* begin *

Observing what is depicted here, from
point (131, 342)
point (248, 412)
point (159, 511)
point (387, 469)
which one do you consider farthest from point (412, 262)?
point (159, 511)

* end *
* begin *

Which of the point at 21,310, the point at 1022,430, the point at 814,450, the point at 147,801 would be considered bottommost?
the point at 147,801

* end *
* begin *

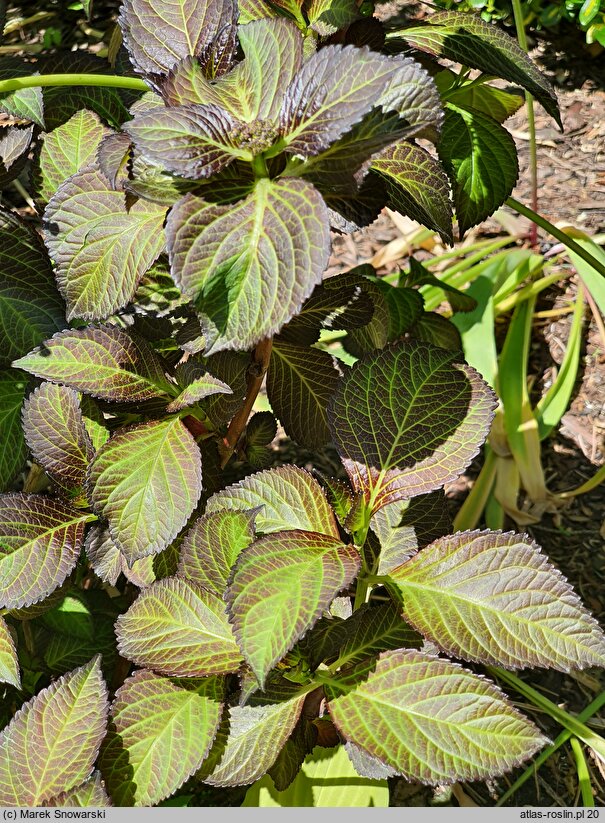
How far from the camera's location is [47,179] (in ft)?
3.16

* end *

Copy out each line of the listing above that contains the string "point". Treat uppercase and lowercase as different.

• [Output of the exercise]:
point (131, 342)
point (248, 412)
point (159, 511)
point (387, 469)
which one do you consider farthest from point (412, 262)?
point (159, 511)
Which of the point at 21,310, the point at 1022,430, the point at 814,450, the point at 147,801 would be considered bottommost?
the point at 147,801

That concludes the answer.